Engagement (texte pour l’ADEC 56)

Juste après la représentation, on savoure, on tremble, on se relâche. On oublie, à ce moment précis, tout ce qui a précédé le salut.

Ces soirs-là, nous avons fait de notre mieux, malgré le verglas, le Bluetooth qui lâche, les guêpes qui tournent autour de nous alors que nous jouons sous un arbre, le spectateur qui s’endort dans un bâillement, au premier rang, la fièvre. 

Avant cela, il y a eu, pour chaque minute de jeu, une heure de répétition. 60 ou 90, c’est selon. Des filages par dizaines, dans un garage gelé, été comme hiver.

On a traqué les transitions hasardeuses, les gestes inutiles, le cabotinage. On a fait et refait les déplacements, vérifié que le rythme tienne bon, qu’il ne s’affaisse pas. Que le texte sonne. Que ce qui ne peut être caché soit montré, assumé. Que l’ensemble des séquences forme un tout qui fasse un petit plus qu’amateur.

On a créé une affiche. Cousu. Candidaté. Communiqué.

Avant cela, on a fait avec les trains qui retardent, les gardes alternées, les horaires décalés, la concurrence des passions.

On a bricolé un décor, quelque chose de simple et de solide qui puisse rentrer dans une remorque, quand nous voulons jouer hors nos murs.

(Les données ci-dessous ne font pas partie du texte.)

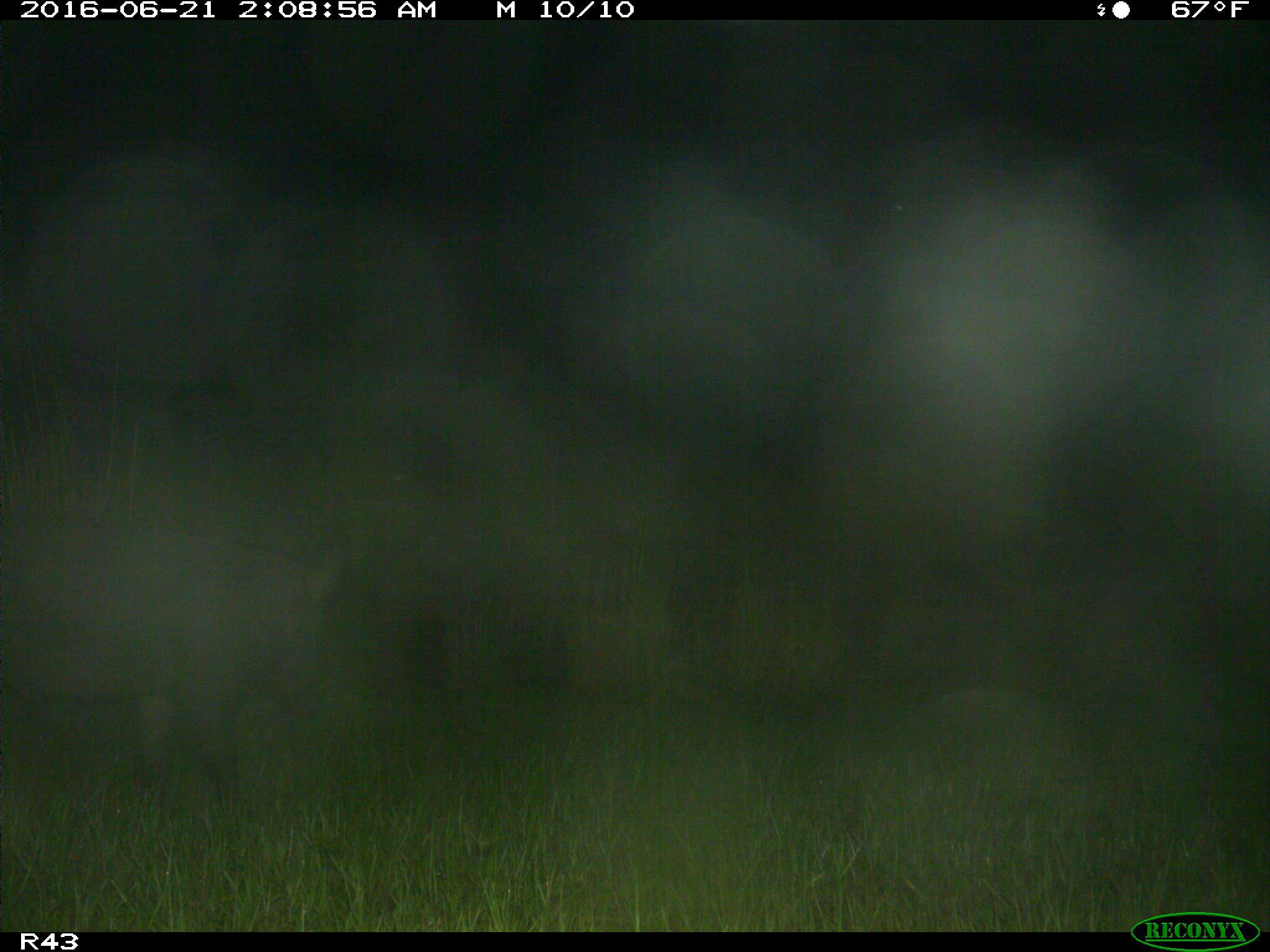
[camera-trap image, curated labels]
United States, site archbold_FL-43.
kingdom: Animalia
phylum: Chordata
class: Mammalia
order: Artiodactyla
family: Suidae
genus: Sus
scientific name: Sus scrofa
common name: wild boar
Sus scrofa (wild boar).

Parfois, le moral s’est fait la malle, quand le réel est trop lourd,  quand les plannings se court-circuitent, quand l’individualisme grignote, ici comme ailleurs, le collectif.

Avant cela encore, on a cherché des textes.

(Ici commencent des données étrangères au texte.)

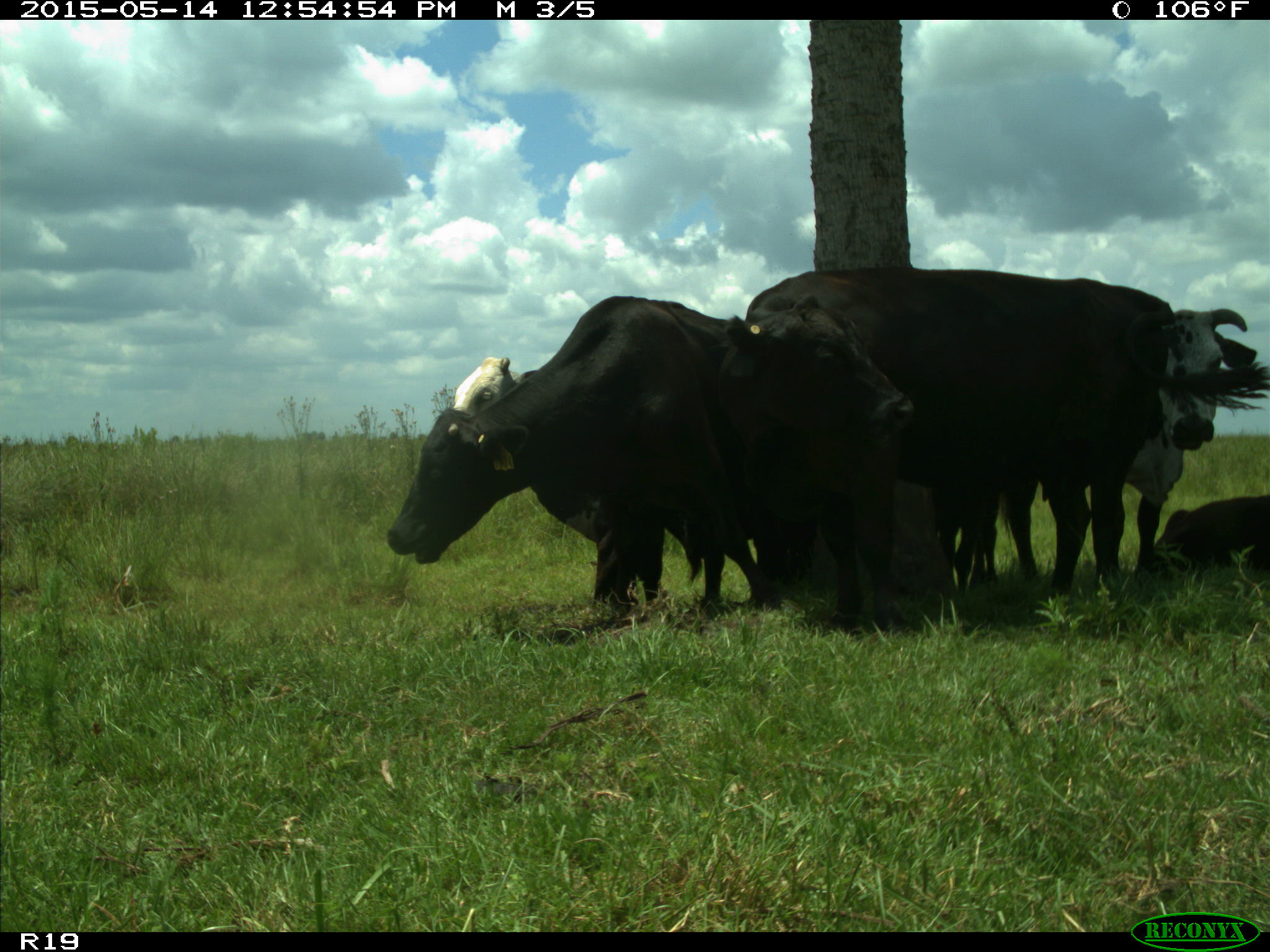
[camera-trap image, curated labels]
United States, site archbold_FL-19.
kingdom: Animalia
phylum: Chordata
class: Mammalia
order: Artiodactyla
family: Bovidae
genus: Bos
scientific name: Bos taurus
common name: domestic cow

Une langue, une poésie, quelque chose de singulier.

Des textes qui font un peu mal, qui grattent, qui grincent.

Des textes qui résonnent, qui redonnent au féminin sa juste place et une place à chacun.

Avant cela encore, on s’est cherchés

Au milieu des associations, ou dans un coin de journal.

On a laissé des noms dans un carnet et on s’est rappelés. 

Pour passer à l'Acte.

Pour lutter, à notre manière,

Contre le désincarné, la novlangue,

La vitesse, le prêt-à-regarder.

Pour se rassembler et présenter chaque année, depuis 1968,

Un spectacle.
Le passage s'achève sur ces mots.